Quem sabe, possa ter sido um jogo do que as pessoas chamam de destino?
Ao certo é impossível de se calcular. Nunca fui bom com as crendices que a mim sempre foram desconhecidas. Estranhas sensações que se assemelhavam à primeira vez que vi um dos meus: Congelado, estático, azulado… não para esse tom, acho que se tratava de uma tonalidade mais vítrea, quase que imperceptível, e gélida. Mas não terminara ali – jamais fora assim, tão fácil. Muito pelo contrário, havia apenas começado.
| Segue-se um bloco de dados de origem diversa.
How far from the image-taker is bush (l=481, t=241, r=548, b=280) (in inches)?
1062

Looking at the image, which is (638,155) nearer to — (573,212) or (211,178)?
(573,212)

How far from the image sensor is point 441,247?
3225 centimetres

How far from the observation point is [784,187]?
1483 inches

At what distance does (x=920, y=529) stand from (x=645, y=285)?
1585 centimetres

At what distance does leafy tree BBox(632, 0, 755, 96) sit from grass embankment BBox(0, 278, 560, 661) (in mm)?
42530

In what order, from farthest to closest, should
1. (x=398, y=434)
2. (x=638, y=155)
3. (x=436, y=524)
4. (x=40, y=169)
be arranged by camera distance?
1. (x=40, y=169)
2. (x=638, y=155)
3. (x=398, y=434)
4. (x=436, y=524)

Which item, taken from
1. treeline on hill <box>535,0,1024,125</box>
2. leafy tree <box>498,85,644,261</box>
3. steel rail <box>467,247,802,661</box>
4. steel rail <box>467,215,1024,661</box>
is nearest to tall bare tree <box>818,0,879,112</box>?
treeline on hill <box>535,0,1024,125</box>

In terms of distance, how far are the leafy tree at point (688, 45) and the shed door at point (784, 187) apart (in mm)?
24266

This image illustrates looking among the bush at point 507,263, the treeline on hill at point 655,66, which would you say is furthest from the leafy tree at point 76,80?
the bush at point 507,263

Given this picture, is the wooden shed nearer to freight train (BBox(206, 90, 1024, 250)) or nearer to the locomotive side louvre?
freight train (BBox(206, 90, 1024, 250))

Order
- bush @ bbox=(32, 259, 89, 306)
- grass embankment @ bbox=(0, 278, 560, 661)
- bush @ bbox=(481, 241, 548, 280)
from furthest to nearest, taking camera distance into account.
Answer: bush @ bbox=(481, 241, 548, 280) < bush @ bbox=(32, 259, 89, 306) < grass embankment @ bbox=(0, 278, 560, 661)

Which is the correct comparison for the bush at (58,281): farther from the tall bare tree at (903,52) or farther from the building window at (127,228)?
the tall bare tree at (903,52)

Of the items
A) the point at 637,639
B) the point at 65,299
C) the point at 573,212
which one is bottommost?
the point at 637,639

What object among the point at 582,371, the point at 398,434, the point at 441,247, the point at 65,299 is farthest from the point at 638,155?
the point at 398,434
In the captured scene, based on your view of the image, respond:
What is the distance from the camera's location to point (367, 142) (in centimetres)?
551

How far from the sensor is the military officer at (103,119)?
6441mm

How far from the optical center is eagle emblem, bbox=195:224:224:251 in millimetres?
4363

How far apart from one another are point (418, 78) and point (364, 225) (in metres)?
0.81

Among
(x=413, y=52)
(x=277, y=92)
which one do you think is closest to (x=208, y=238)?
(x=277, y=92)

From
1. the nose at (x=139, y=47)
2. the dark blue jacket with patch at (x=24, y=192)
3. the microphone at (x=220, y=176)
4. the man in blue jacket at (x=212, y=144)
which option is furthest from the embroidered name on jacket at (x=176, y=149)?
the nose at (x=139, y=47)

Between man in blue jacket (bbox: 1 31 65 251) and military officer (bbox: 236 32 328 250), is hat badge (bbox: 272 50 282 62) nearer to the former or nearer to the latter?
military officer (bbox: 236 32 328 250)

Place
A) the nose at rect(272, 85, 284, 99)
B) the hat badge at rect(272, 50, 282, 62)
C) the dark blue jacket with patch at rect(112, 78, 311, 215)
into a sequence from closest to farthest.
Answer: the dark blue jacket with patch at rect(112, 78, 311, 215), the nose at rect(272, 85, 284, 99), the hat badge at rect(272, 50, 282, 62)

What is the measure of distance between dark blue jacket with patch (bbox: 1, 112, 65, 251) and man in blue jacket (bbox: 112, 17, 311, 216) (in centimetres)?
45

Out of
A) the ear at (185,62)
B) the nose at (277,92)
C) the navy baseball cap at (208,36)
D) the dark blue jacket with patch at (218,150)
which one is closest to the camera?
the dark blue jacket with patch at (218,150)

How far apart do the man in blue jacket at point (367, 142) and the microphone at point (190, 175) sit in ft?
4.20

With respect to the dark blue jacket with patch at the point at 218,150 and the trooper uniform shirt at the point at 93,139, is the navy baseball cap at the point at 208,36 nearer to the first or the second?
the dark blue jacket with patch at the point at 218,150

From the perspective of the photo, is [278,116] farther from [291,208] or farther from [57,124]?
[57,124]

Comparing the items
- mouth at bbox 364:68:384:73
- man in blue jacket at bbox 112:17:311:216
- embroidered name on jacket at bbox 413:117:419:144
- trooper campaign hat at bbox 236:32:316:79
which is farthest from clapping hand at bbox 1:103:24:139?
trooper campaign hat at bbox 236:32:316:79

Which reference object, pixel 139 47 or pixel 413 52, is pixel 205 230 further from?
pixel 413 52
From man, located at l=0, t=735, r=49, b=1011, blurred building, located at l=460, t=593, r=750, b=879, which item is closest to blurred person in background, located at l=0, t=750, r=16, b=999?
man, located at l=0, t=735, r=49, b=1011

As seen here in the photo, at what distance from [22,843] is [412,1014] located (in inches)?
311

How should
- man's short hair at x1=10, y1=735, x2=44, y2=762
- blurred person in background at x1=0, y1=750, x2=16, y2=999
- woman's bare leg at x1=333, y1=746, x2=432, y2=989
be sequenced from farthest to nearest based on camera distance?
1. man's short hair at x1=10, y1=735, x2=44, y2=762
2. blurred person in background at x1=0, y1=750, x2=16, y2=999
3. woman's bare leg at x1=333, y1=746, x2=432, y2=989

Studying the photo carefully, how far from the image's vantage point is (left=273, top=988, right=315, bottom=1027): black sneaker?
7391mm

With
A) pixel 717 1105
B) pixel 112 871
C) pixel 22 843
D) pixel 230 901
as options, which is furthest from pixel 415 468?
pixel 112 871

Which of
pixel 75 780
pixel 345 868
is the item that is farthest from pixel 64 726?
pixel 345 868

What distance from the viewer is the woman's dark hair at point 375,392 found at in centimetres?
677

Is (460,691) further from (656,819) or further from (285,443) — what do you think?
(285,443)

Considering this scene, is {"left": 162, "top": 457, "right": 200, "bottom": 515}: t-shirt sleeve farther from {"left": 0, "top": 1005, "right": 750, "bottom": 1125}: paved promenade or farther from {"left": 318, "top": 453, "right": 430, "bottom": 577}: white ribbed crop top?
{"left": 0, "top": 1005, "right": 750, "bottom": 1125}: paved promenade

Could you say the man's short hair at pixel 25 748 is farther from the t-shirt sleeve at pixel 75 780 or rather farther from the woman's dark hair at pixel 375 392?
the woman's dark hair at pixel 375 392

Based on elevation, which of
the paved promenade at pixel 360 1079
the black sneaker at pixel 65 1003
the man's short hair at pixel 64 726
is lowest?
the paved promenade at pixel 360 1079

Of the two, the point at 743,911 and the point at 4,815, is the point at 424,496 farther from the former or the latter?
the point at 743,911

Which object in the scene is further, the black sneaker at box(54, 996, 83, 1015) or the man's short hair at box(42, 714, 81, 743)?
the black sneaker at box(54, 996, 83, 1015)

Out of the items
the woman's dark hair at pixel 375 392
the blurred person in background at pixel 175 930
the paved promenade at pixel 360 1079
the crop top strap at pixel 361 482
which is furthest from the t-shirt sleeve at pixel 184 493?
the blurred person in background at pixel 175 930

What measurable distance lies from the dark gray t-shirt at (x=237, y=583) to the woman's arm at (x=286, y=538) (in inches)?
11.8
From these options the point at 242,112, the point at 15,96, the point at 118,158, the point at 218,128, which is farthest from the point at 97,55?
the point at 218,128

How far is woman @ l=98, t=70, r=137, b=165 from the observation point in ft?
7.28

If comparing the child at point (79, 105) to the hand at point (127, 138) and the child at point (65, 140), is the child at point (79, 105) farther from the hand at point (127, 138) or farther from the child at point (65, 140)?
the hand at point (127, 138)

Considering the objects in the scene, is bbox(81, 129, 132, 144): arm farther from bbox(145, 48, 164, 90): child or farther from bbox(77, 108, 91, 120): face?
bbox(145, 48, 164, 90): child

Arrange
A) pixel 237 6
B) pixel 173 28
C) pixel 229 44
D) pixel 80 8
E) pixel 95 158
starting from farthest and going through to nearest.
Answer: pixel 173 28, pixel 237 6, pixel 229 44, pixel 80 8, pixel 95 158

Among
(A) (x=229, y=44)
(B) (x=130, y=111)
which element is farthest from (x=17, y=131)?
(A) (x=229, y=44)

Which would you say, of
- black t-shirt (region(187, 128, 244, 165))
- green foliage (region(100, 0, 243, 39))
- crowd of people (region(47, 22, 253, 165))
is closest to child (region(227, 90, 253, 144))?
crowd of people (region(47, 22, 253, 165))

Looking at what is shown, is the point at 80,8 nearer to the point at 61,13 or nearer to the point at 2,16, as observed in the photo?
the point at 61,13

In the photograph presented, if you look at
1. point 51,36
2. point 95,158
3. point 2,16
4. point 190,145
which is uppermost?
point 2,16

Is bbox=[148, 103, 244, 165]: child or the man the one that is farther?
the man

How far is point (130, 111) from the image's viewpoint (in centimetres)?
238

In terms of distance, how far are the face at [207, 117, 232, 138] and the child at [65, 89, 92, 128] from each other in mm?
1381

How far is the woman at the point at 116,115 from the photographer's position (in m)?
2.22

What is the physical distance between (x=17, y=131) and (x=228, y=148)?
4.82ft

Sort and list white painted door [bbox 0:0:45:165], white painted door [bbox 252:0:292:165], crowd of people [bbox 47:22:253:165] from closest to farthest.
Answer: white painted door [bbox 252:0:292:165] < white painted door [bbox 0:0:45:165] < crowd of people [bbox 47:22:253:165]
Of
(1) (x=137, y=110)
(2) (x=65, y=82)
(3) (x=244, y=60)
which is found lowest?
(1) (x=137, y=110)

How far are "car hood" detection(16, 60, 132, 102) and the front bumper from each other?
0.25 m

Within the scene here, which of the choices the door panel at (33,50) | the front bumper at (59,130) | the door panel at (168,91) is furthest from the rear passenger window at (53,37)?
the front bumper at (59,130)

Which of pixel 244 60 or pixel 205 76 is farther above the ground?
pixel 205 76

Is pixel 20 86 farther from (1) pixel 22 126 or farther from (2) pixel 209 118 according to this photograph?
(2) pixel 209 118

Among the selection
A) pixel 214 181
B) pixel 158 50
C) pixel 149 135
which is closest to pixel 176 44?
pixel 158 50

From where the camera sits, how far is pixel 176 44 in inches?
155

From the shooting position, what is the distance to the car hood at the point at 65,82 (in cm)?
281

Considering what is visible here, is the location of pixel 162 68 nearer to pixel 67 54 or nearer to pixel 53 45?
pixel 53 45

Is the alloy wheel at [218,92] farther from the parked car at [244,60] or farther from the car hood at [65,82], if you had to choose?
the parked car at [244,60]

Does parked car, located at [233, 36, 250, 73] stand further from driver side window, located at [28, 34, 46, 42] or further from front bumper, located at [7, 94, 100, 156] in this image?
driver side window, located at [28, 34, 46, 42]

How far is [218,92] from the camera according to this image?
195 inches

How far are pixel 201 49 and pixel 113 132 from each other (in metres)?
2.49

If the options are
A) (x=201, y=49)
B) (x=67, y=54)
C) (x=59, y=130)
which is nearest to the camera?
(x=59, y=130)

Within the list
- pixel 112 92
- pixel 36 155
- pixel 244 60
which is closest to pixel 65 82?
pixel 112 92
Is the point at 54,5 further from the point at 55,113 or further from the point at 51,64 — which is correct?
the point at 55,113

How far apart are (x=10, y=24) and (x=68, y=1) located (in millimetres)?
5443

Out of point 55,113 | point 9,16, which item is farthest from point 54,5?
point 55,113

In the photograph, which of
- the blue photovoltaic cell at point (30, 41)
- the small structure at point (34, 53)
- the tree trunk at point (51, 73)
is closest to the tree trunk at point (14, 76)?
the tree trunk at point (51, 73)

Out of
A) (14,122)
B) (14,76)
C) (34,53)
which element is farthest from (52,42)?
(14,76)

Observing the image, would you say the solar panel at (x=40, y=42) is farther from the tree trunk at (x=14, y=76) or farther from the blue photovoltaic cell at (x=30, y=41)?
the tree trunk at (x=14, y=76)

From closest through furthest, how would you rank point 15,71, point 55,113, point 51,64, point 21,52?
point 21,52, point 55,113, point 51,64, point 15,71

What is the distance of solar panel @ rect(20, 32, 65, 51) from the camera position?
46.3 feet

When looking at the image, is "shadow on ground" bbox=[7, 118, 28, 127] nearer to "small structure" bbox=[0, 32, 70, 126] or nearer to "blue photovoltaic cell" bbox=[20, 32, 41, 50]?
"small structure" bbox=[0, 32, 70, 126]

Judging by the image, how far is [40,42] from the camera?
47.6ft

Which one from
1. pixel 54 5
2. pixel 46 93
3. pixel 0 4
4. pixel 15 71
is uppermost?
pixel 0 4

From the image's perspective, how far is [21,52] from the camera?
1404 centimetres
Os vergões esmeraldeados formavam um fluxo de retalhos contrários em minha pele, acrescentando mais linhas, tornando os seis em setes, oitos, noves… ferimentos que surgiam além da minha capacidade de contá-los. O brilho refletido nas agulhas ainda me incutia o medo habitual, mesmo depois de tantas injeções. O líquido viscoso tracejando através de minhas veias, queimando neurônios, energizando impulsos de dores intermináveis. Amostras de tecidos eram coisas recorrentes, com frascos e mais frascos retirados. Os talhos cresciam cada vez mais, ao passo de que os órgãos remanejados davam princípios do iminente problema causado por suas ausências. Cada dia uma nova dor, uma lembrança amarga para chamar de minha, afogando-me em uma realidade alternativa de um futuro predestinado. Cada marca uma história, cada história uma mágoa, e cada mágoa uma nova imagem, imortalizada em seu quadro único. Como as pegadas que nunca se apagam nas areias do tempo.
Por vezes eu tive saudade. Um sentimento que consumia pouco a pouco, derretendo como o ácido que desfazia o tecido morto, comendo cada partícula que fosse possível digerir. Era uma vibração diferente e boa, por certo lado, mas difícil de compreender quando não se sabe ao certo o porquê. Era a falta incompreendida, a vontade de algo não alcançado; lembranças de coisas não vividas. O desejo arrebatador que me causava convulsões em noites de excitações alardeadas, acarretando alvoroço aos fantasmas que me rodeavam. Eu era o prêmio, uma recompensa máxima pelos esforços que nunca eram recompensados. O sucesso da busca incansável. O rei cuja coroa era ornamentada de chagas, cada ferida um novo elo. Era linda e feita de esmeraldas.
Meus súditos sabiam o que era melhor para mim.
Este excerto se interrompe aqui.